“Les palestiniens continuent d’exploiter la la Cour à des fins politiques” plutôt que de “reprendre le processus de paix”, a accusé Israël.

Par: Max Gelber, Unis avec Israël

Israël a rejeté la dernière demande palestinienne d’enquête sur de présumés crimes de guerre, la qualifiant de “mesure cynique sans validité légale“. Parmi les actons qualifiées par les palestiniens de “crimes de guerre” israéliens figure l’établissement de communautés en Judée et en Samarie.

En particulier, le ministre palestinien des Affaires Etrangeres Riyad al-Malki a appelé mardi la Cour Pénale Internationale (CPI) à ouvrir une enquête immédiate sur des crimes prétendument commis dans les “colonies israéliennes sur les territoires palestiniens occupés“.

Al-Malki a rencontré le Procureur de la CPI Fatou Bensouda à la Haye pour lui transmettre la requête.

Le ministre palestinien des Affaires Etrangères a décrit le renvoi comme “un pas important et historique pour la justice pour le peuple palestinien, qui continue de souffrir de crimes continus, répandus et systématiques“.

Au regard de la gravité et de l’intensification des crimes commis sur le territoire de l’Etat de Palestine et de l’impunité avec laquelle les représentants israéliens et autres citoyens commettent ces crimes, il est devenu nécessaire pour l’Etat de Palestine de franchir cette étape“, a déclaré le ministre palestinien des Affaires Etrangères”.

Les palestiniens prétendent que “le régime de colonisation d’Israël représente la menace la plus dangereuse pour la vie des palestiniens, leurs moyens de subsistance et leurs droits nationaux. Israël maintient, étend et protège le régime colonisateur en commettant des crimes de guerre, des crimes contre l’humanité, et le crime d’Apartheid contre le peuple palestinien”.

En outre, les palestiniens prétendent que les crimes d’Israël comprennent le transfert forcé de palestiniens, les exécutions illégales, l’appropriation illégale de terres et de propriétés, la démolition des maisons palestiniennes et autres biens, la répression de la dissidence par le meurtre illégal de manifestants pacifiques, ainsi que la politique massive de détention arbitraire et de torture.

C’est un test face auquel la CPI ne peut pas se permettre d’échouer“, ont ajouté les palestiniens.

Les palestiniens utilisent la CPI à des fins politiques

Israël a répondu à cette belligérance palestinienne devant la CPI en la qualifiant de “mesure cynique sans validité légale“.

Israël a accusé les palestiniens de continuer d’ “exploiter la Cour à des fins politiques“, plutôt que de “reprendre le processus de paix avec Israël”.

Il est absurde que les actions palestiniennes devant la Cour surviennent à un moment où les palestiniens continuent d’inciter à des actes de terrorisme, tout en exploitant femmes et enfants comme des boucliers humains pour des attaques violentes visant la sécurité des citoyens israéliens“, a ajouté Israël, en référence aux récentes émeutes qui se sont déroulées à la frontière de Gaza.
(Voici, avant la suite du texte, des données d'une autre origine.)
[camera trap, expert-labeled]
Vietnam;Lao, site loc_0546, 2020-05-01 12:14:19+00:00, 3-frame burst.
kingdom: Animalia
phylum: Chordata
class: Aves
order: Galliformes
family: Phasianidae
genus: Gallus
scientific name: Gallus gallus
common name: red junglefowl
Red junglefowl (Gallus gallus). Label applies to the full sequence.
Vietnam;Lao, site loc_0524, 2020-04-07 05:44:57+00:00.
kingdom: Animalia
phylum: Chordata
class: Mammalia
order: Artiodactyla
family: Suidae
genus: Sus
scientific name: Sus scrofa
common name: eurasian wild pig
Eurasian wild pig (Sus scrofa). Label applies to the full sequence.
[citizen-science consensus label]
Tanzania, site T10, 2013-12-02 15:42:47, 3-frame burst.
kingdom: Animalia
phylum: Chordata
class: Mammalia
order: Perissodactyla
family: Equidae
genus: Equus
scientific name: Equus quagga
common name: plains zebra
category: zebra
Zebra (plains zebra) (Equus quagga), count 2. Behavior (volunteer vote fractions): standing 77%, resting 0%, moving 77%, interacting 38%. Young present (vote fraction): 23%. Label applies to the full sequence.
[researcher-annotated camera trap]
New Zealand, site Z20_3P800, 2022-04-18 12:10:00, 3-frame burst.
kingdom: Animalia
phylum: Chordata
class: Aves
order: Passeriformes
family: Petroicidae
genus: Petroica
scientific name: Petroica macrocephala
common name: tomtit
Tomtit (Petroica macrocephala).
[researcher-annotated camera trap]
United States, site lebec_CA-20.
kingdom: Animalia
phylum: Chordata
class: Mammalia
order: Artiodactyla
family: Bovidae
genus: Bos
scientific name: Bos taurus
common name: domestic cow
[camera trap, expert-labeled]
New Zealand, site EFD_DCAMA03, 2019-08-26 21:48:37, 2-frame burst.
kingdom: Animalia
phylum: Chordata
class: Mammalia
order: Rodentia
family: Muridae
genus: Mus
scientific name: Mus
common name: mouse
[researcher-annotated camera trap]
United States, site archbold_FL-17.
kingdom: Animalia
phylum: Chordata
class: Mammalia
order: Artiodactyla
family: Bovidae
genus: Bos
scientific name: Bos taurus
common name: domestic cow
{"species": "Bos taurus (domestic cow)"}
Le ministre israélien des Affaires Etrangères a noté que le recours était “légalement invalide” puisque la CPI ne régit pas la question israélo-palestinienne, Israël n’étant pas membre de la Cour, et l’Autorité Palestinienne n’étant pas un Etat.

Israël attend de la CPI et de ses procureurs qu’ils ne cèdent pas à la pression palestinienne, et qu’ils restent fermes face aux efforts continus des palestiniens visant à politiser la Cour et à la détourner de sa mission”, a déclaré le ministre des Affaires Etrangères..

Israël a souligné agir en accord avec “des mécanismes de contrôle judiciaire indépendants et complets, convenant à un Etat démocratique, et en accord avec le droit international”.

La CPI n’a pas autorité sur l’Etat d’Israël qui, comme les Etats-Unis, n’a pas ratifié le Traité de Rome. Cependant, la CPI pourrait poursuivre des citoyens israéliens, notamment des membres de Tsahal, pour de prétendus crimes de guerre commis sur le territoire palestinien.

Depuis qu’ils sont devenus membres de la CPI en 2015, les palestiniens ont, de manière répétée, appelé l’institution à prendre des mesures contre Israël dans le cadre de sa campagne visant à mener une guerre diplomatique lors des forums internationaux contre l’Etat juif. Ces mesures s’inscrivent également dans les mesures unilatéralement prises par l’Autorité Palestinienne visant à obtenir de facto un Etat sans faire la paix avec Israël.